Prompt 1: Repeat, unchanged, the part of the rows that opens with the line containing "What distance is" and closes with the line containing "the white wall at [578,68] →", including both of those lines.

Okay. So then if you were to look at those operations and say they go to 0 work for -- I don't know, after that for however long it takes for a correction in commodity prices or a positive development on the PNG LNG front and you were to say that the Canadian activity went on your contract base, so 86% of what your revenues are there, would the company still be able to generate positive free cash flow or breakeven free cash flow? Or would there be a cash burn?

J
J. Cameron Bailey;Chief Executive Officer

Tim, the activity in Papua New Guinea is going to be underpinned at that point by activities of Rig 102, our hydraulic workover rig that is planned to do abandonments and workovers. The work around that is somewhat uncertain at this point, but we have a reasonable expectation that it will commence in the beginning of the third quarter. And then secondly, we do have a significant amount of rentals that will be maintained throughout the year. And as a consequence, we see Papua New Guinea actually contributing positive cash flow for the year. But we're continuing to review circumstances literally day-by-day to make those assessments.

Prompt 2: Transcribe word for word the part of the earnings call excerpt above that opens with the words containing "Tim, the activity" and closes with the words containing "make those assessments.".

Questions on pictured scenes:
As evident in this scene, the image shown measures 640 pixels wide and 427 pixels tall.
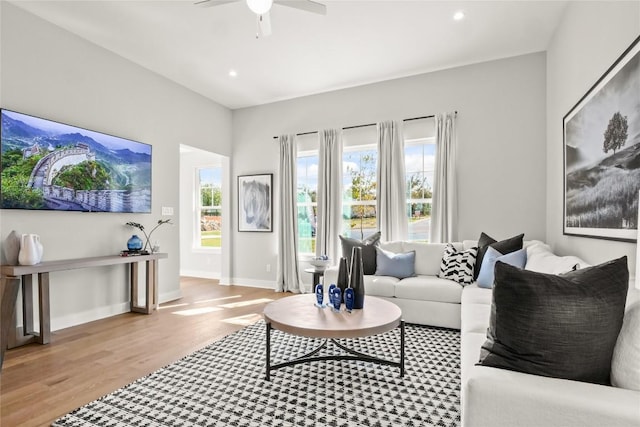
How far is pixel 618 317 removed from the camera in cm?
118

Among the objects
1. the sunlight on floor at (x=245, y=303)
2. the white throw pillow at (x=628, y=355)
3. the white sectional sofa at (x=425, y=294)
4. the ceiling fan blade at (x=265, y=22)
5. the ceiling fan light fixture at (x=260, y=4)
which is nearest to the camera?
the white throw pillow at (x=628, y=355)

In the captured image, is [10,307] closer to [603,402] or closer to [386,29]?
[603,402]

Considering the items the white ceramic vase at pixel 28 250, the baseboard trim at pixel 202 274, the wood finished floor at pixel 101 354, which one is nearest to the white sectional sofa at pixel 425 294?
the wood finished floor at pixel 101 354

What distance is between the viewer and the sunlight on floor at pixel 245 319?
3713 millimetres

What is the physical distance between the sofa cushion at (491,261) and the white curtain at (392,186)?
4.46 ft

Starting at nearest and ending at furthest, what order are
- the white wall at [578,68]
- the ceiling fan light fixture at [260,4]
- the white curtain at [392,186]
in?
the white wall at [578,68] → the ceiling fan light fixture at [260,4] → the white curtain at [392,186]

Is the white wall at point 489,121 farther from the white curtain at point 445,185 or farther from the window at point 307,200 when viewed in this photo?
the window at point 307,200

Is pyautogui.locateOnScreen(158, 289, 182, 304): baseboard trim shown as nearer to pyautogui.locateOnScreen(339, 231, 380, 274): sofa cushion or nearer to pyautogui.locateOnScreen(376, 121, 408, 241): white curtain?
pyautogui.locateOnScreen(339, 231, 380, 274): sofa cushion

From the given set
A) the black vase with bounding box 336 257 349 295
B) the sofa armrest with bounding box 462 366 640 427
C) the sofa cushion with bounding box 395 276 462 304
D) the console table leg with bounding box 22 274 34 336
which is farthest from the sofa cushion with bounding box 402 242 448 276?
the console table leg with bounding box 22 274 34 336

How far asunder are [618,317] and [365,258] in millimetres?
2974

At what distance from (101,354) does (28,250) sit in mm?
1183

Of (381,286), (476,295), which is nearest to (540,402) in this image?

Solution 1:
What distance is between the viewer and the sunlight on floor at pixel 245 319?
3713 millimetres

What is the physical distance between the sofa cushion at (491,261) and the white curtain at (392,186)?
4.46 ft

Starting at nearest and ending at furthest, what order are
- the white wall at [578,68]
- the ceiling fan light fixture at [260,4]
- the white curtain at [392,186]
in?
the white wall at [578,68] → the ceiling fan light fixture at [260,4] → the white curtain at [392,186]

Solution 2:
Tim, the activity in Papua New Guinea is going to be underpinned at that point by activities of Rig 102, our hydraulic workover rig that is planned to do abandonments and workovers. The work around that is somewhat uncertain at this point, but we have a reasonable expectation that it will commence in the beginning of the third quarter. And then secondly, we do have a significant amount of rentals that will be maintained throughout the year. And as a consequence, we see Papua New Guinea actually contributing positive cash flow for the year. But we're continuing to review circumstances literally day-by-day to make those assessments.